Sabrina Freeman holds an M.A. and Ph.D. in sociology from Stanford University, an M.A. from the University of British Columbia, and a B.A. from Simon Fraser University.  Freeman's areas of interest include small group research and the study of organizations and social movements.  Upon receiving a National Science Foundation grant for her research at Stanford, working within the framework of Expectation States Theory, Freeman studied the mechanisms by which double standards act to perpetuate differential pay based upon status characteristics, such as gender and ethnicity.   Dr.

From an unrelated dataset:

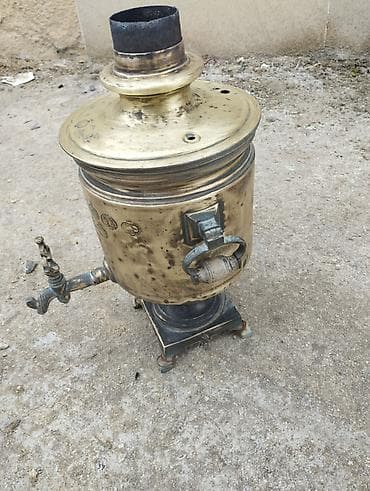 xiaomi 17 pro bakida: İşlənmiş Od Samovar, 5 l, Ünvandan götürmə, Ödənişli çatdırılma — 4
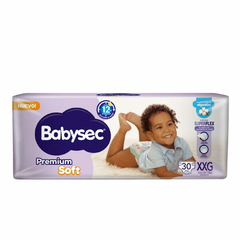 BABYSEC PREMIUM SOFT HIPER Mx48 | Gx40 | XGx32 | XXGx30 - Pañalera Trampolín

Freeman's background in the study of organizations was pivotal when she worked to establish and spearhead a grass roots social movement to advocate on behalf of children with autism, with the goal of inclusion in Canada's single-payer health care system for their core health need -- medically necessary autism treatment.   Freeman served as scientific advisor and expert court witness on behalf of children afflicted with the disorder for the landmark disability case, Auton v. Attorney General of British Columbia, which was heard at the Supreme Court of Canada.  Dr. Freeman is currently a member of the national Board of Directors of the Association for Science in Autism Treatment.  Her passion for teaching research methods was reinforced as she observed widespread junk science masquerade as genuine treatment.  Dr. Freeman wrote two books on the topic of science in autism treatment, including The Complete Guide to Autism Treatments and, in 2014, was invited to present her scholarship at the 16th annual meeting of the Pennsylvania Association for Behavior Analysis.  There, she addressed the dangers of academic collegiality where politics intersect with science and autism treatment. Freeman has a forthcoming chapter in the 2016 edition of Controversial therapies for autism and developmental disabilities; Fad, fashion and science in professional practice (Lawrence Erlbaum Associates). Her teaching interests include the sociology of organizations, small group processes and research methods, where she teaches students to critically evaluate all knowledge claims.  Sabrina describes her mission thus:  I've hit a home run when I motivate students to use the power of the scientific method to follow their passion, question everything and expect evidence. Dr. Freeman has been teaching research methods at Western Washington University since 2014.